JIM JENKINS (Shell Global Solutions)
For “normal” amine service, carbon steel (CS) is the material of choice. However, hydrotreater applications that operate at higher pressure will have higher acid gas pick up in the amine. This causes higher temperatures in the contactor. For applications where temperatures exceed about 90⁰C (194⁰F), austenitic stainless steel (SS) is normally selected for the bottom 1/3 or ½ of the tower.
When chlorides are present, SS can experience chloride-induced stress corrosion cracking (CSCC) at temperatures above 60⁰C (150⁰F). Alternate materials not subject to CSCC include alloy 825, alloy 625 and alloy 2205 (duplex).
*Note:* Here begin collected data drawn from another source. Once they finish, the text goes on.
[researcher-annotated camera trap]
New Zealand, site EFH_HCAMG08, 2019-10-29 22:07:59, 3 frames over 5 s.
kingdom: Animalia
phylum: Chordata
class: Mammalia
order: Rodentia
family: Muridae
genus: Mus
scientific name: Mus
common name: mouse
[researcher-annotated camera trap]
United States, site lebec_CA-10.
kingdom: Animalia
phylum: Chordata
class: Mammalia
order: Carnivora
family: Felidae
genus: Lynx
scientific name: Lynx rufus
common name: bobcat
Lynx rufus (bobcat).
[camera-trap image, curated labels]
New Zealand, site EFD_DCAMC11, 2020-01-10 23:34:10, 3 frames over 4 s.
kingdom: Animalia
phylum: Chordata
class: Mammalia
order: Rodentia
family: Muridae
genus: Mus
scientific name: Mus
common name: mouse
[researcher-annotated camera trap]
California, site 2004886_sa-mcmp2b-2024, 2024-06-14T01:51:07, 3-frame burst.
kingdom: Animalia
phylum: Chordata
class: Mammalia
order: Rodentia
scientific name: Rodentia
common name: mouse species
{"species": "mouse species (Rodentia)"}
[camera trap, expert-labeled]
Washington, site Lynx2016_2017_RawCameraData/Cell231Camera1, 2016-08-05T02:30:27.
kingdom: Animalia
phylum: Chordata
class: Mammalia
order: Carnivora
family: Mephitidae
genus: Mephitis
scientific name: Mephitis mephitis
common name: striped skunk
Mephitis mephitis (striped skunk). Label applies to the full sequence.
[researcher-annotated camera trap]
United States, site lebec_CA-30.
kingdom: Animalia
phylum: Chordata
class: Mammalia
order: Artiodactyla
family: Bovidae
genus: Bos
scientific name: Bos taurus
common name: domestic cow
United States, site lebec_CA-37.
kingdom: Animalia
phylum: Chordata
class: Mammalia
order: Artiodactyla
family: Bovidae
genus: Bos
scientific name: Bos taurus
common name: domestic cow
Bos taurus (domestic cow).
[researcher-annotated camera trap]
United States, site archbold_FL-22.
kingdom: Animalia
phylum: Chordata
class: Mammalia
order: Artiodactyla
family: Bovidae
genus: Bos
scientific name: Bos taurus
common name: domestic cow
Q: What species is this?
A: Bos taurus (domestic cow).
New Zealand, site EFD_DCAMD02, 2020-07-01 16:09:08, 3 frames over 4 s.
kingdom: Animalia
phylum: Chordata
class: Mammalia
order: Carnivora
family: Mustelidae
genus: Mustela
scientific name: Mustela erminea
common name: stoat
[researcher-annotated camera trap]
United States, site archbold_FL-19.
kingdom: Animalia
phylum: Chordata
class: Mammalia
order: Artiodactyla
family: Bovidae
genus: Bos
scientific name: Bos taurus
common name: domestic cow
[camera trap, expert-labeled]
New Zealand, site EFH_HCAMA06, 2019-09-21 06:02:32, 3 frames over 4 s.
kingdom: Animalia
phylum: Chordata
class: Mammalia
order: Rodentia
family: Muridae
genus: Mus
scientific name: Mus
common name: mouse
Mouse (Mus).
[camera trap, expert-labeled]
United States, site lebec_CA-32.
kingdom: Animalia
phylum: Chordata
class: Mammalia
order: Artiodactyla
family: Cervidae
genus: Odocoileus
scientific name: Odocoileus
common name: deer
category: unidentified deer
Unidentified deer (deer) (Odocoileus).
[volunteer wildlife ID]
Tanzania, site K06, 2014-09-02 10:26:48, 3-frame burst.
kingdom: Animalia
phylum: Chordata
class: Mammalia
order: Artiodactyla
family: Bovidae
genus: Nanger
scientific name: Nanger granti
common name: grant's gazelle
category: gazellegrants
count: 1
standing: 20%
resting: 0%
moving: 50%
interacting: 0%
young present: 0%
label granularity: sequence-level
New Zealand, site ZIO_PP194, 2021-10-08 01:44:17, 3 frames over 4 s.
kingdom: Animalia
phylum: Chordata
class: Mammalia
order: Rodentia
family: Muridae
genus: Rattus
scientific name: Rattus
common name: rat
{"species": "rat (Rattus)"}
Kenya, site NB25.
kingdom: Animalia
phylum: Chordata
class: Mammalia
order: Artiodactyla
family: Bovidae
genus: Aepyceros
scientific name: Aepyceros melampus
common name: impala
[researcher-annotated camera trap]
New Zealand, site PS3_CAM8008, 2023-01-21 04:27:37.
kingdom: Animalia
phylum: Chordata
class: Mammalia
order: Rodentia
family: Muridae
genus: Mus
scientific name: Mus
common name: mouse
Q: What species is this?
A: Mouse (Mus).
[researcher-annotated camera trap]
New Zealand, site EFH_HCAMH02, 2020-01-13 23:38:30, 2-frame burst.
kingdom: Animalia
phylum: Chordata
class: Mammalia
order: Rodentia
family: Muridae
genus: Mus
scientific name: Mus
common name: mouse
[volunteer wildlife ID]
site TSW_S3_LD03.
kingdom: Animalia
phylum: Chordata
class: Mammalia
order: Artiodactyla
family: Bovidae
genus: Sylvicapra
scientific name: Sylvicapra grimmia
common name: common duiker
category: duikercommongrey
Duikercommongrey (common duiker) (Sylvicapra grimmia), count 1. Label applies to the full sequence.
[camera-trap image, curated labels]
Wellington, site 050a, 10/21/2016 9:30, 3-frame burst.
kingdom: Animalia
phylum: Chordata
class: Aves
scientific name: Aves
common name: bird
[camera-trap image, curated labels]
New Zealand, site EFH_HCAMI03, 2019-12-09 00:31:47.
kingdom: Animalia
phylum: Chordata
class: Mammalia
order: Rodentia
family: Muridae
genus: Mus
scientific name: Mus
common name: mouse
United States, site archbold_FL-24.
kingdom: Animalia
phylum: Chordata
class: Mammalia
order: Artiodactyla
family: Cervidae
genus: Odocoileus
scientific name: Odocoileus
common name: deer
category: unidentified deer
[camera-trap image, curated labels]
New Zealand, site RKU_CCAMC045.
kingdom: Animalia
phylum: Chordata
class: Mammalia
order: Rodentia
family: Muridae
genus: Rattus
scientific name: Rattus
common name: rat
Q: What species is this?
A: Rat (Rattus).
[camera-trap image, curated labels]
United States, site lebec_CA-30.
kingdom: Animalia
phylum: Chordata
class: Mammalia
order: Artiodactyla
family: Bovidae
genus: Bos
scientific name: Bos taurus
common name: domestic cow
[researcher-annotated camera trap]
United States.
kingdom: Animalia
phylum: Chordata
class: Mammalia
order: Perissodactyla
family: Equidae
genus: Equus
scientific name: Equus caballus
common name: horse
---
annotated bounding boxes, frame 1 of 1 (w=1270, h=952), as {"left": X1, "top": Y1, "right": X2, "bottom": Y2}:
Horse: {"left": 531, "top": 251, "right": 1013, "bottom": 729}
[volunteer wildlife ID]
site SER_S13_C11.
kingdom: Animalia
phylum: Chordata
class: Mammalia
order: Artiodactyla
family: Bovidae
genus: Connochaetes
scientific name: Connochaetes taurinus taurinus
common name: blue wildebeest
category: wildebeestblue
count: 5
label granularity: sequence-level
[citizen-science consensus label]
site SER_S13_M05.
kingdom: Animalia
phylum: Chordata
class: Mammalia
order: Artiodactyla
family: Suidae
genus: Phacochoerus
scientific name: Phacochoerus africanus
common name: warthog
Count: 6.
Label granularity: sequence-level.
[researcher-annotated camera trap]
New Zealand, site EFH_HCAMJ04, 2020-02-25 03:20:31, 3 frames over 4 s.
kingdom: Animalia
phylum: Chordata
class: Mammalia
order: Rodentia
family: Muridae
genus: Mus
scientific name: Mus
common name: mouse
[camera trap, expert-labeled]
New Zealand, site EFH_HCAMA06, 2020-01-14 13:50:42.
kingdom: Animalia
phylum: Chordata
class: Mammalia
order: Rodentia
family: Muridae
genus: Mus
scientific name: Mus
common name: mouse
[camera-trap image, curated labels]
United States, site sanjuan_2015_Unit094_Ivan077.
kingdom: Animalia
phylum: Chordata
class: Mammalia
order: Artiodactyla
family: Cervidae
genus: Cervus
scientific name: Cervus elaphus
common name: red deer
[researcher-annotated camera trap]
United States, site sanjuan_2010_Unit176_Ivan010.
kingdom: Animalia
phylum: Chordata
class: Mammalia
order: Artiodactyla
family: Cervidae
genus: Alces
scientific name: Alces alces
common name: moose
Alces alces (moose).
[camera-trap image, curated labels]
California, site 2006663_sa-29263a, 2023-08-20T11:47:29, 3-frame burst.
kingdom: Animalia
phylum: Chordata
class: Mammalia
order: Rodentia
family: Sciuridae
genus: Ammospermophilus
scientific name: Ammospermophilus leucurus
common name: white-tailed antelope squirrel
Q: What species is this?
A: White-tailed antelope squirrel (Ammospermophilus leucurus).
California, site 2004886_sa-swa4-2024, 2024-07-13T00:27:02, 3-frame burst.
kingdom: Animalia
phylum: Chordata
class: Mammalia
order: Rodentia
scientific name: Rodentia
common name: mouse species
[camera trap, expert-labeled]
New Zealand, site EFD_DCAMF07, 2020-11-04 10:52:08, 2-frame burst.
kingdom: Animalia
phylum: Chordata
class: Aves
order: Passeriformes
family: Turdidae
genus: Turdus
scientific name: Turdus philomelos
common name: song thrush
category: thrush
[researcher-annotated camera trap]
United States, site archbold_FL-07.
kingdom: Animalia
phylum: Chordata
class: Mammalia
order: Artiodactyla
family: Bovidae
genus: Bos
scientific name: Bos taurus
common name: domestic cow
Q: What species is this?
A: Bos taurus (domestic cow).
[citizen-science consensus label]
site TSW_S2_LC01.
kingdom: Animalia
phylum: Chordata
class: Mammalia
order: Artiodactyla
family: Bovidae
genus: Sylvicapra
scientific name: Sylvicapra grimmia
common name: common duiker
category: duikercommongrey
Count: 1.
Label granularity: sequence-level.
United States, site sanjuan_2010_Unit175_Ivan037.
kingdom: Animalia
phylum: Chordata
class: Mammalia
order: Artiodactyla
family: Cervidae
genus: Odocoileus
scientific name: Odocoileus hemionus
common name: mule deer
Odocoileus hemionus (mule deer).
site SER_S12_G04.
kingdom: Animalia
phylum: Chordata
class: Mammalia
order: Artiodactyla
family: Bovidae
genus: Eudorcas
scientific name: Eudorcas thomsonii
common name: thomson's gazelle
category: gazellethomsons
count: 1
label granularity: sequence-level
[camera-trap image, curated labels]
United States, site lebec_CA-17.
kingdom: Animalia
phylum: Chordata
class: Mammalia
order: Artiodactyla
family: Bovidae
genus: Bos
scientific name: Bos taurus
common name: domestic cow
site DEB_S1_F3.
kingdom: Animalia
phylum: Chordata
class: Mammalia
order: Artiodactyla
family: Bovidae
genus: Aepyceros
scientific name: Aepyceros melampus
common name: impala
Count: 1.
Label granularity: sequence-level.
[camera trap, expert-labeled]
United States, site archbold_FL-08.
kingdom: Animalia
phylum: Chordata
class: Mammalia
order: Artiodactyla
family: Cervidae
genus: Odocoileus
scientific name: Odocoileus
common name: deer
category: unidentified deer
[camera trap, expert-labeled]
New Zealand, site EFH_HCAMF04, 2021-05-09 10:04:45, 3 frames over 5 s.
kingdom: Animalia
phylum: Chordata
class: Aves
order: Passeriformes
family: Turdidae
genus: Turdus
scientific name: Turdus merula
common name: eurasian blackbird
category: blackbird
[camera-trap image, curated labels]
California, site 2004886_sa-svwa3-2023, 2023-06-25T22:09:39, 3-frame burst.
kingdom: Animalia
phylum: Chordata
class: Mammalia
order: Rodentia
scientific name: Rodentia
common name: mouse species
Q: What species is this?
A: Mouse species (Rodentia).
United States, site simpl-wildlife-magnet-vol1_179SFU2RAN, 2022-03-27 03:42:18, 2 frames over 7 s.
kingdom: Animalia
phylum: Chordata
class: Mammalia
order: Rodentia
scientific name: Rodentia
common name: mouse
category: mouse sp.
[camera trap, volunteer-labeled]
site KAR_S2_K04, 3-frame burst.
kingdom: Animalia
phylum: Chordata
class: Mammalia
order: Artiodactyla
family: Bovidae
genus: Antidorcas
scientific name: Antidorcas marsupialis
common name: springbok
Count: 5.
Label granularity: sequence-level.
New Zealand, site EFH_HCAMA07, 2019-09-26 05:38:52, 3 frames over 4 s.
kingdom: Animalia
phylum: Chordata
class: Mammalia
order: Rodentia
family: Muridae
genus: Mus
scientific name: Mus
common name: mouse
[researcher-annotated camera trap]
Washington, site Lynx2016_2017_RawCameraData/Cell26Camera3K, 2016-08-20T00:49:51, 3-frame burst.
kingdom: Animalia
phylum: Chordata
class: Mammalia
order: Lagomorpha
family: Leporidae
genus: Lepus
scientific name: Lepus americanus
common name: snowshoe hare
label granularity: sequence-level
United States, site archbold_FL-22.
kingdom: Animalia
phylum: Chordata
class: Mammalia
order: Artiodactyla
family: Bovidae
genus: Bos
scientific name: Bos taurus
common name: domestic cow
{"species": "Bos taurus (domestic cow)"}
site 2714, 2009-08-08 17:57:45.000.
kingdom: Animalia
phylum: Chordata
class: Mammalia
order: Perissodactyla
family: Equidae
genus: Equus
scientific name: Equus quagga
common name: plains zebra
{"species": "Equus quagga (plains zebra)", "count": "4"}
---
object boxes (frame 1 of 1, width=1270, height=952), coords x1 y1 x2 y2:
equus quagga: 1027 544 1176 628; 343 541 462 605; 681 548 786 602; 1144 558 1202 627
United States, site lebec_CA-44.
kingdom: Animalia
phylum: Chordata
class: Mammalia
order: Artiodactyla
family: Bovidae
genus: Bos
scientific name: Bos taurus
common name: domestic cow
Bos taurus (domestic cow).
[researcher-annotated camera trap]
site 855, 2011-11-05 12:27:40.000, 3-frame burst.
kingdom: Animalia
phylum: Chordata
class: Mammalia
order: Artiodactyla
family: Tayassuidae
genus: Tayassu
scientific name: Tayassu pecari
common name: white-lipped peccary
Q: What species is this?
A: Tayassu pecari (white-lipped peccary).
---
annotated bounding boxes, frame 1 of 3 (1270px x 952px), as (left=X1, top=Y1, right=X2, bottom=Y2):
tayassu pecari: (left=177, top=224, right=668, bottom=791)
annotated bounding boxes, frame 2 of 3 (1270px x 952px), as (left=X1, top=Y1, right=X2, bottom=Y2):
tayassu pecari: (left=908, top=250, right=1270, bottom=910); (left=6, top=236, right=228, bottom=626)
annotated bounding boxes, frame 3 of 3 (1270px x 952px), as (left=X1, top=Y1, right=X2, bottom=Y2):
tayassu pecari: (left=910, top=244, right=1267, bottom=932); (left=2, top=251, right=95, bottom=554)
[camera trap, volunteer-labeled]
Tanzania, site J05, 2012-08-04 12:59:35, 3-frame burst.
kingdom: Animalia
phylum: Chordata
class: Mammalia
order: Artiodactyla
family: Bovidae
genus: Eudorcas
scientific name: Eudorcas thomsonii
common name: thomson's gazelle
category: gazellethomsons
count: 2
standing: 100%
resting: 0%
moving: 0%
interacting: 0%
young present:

The industry generally limits the amount of chlorides in the circulating amine system. When high pressure hydroprocessing units require SS contactors, the chloride content of the amine is generally limited to 250 ppm (maximum).
In summary, recommended materials of construction for amine systems that contain chlorides:
Service |
MOC |
Lean Amine |
CS |
Rich Amine < 90 oC |
CS |
Rich Amine > 90 oC |
Alloy 825, alloy 625 and alloy 2205 (Duplex) |
CHRIS WOZINAK (Honeywell UOP)
Historically, UOP has designed Amine Scrubbers with Killed Carbon Steel that is post weld heat treated (PWHT) and has additional corrosion allowance. Due to the corrosive nature of the rich amine, the trays are upgraded to 304SS and the mesh blanket is typically 316SS. While most customers have seen success with this design, even with feed sulfur levels exceeding 3%, there are some who have seen accelerated corrosion on the wall opposite the rich gas inlet line. Typically this location will receive weld buildup, followed by application of stainless steel patch plates or weld overlay, followed by PWHT. If the unit contains chlorides, UOP is concerned about the potential for chloride stress corrosion cracking (Cl-SCC) of any austenitic stainless steels (300 series) and so we will upgrade the 304SS and 316SS to Alloy 400 (also known as Monel), which has good resistance to chlorides and H2S at moderate levels.